Однако больше всего меня задело то, что в глазах моих близких я стала средством мщения Персанам. Было что-то вульгарное в их смехе. Я никогда не видела их такими. Может быть, я несправедлива к ним? Разве они не имеют морального права посмеяться над людьми, которые приняли их за денежных мешков и подумали, что Изабелла не может постоять за себя? Как-никак, а победа, но мне было неприятно, что достигнута она за мой счет. Я знала, о чем я думала и что чувствовала, но не могла объяснить им это, не могла рассказать об Эдгаре, не могла открыть свое сердце. Скажи я им, что люблю и буду любить, они бы ответили, что уже слышали это раньше.

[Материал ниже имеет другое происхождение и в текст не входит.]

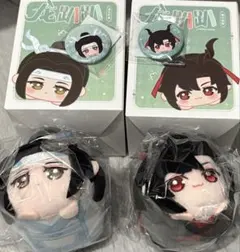 茉莉花25様 リクエスト 2点 まとめ商品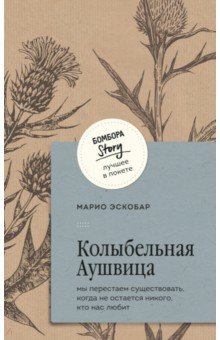 Колыбельная Аушвица. Мы перестаем существовать, когда не остаётся никого, кто нас любит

— Ведь ему же семьдесят, не меньше! — воскликнула Рокси. — Я и подумать не могла, правда. Она… — Рокси говорила так, как будто я не сидела рядом, — она ведь ни словечком не обмолвилась. Конечно, я видела подарки, но… — Рокси была растеряна, словно ее застигли, когда она подсматривала за предательницей Изабеллой. Я, со своей стороны, тоже могла бы кое-что рассказать о ней.

— Да, все правда, — отрезала я. — Но это не их дело и не ваше, если уж на то пошло.

Глаза у всех округлились. Я слышала, что они что-то шепчут друг другу — наверное, что спорить с Изабеллой бесполезно.

— С самого приезда ты старалась сделать мне как хуже! — яростно кричала Рокси, обернувшись ко мне. — Как ты могла так поступить? Теперь понятно, почему Персаны такие несговорчивые.

Рокси еще долго распространялась о том, как губительно сказалась на ней моя постыдная связь. Марджив и Честер успокаивали ее. Еще бы, такой удар для ее тонкой, поэтической натуры.

— Ну вот что, милочки, — сказал наконец отец. — Вы обе возвращаетесь домой.